Thompson’s principal artistic preoccupation has been monotypes, whose yo-yo-like forms and Twombly-esque zeal for line and spatial plumbing have equally concerned the artist and her production for the better part of four decades. The work presented therein becomes meditations on individuals, feelings, memories, and experiences, which are replayed through visual representation and allusion in smaller self-contained bodies of work within the exhibit itself.
The watershed moment in Thompson’s career wherein the artist begins to form the visual vocabulary she flexes against decades later is tucked away in a quiet corner of the exhibit, in a series of monotypes produced in tandem with Leslee Stradford, all of which are titled Transitions in Self-Awareness from 1988. These pieces become the moment in which Thompson begins to develop the yo-yo-like forms that would come to characterize her later work, and present abstracted forms that read as pizza, spoons, vases, and pom-poms in turn. This body of work presents moments of prescience which prefigures a career engaged in abstract forms. It also allows for moments of slippage between haphazardness and control, affording Thompson’s practice a spark of contemporaneity that transcends time.
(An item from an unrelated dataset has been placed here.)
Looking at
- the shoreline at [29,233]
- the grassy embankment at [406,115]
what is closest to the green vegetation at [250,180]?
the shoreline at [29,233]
The most recent work presented here is a series of what appear to be portraits, but are instead more monotypes. This vein finds Thompson’s most visually grounded elements to be reproductions of her ancestors, whose solemn, reserved eyes stare forward into time, envisioning a moment where they may be both physically and systematically unshackled. Thompson achieves this unshackling through the physical manipulation of the figures, removing them from the picture. This bodily removal leaves an echo of whiteness in the composition, and fading more still, until their silhouettes are akin to wallpaper. In this space, in the removal of physical form, Thompson’s spiritually present predecessors are abstracted; falling back and melding into wallpaper that is replete with vines, curlicue and blocks of color, all of which recall the artist’s earliest explorations in monotypes.
Memories of Making Special is on view through May 27, 2017 al El Museo, located at 91 Allen Street Buffalo, New York. The closing reception on May 27 from 2-4pm will include a workshop featuring a brief demonstration by Phyllis Thompson on some of her techniques and processes, followed by hands-on experimentation with monotype and relief printing. ($5 suggested donation, free for El Museo Members)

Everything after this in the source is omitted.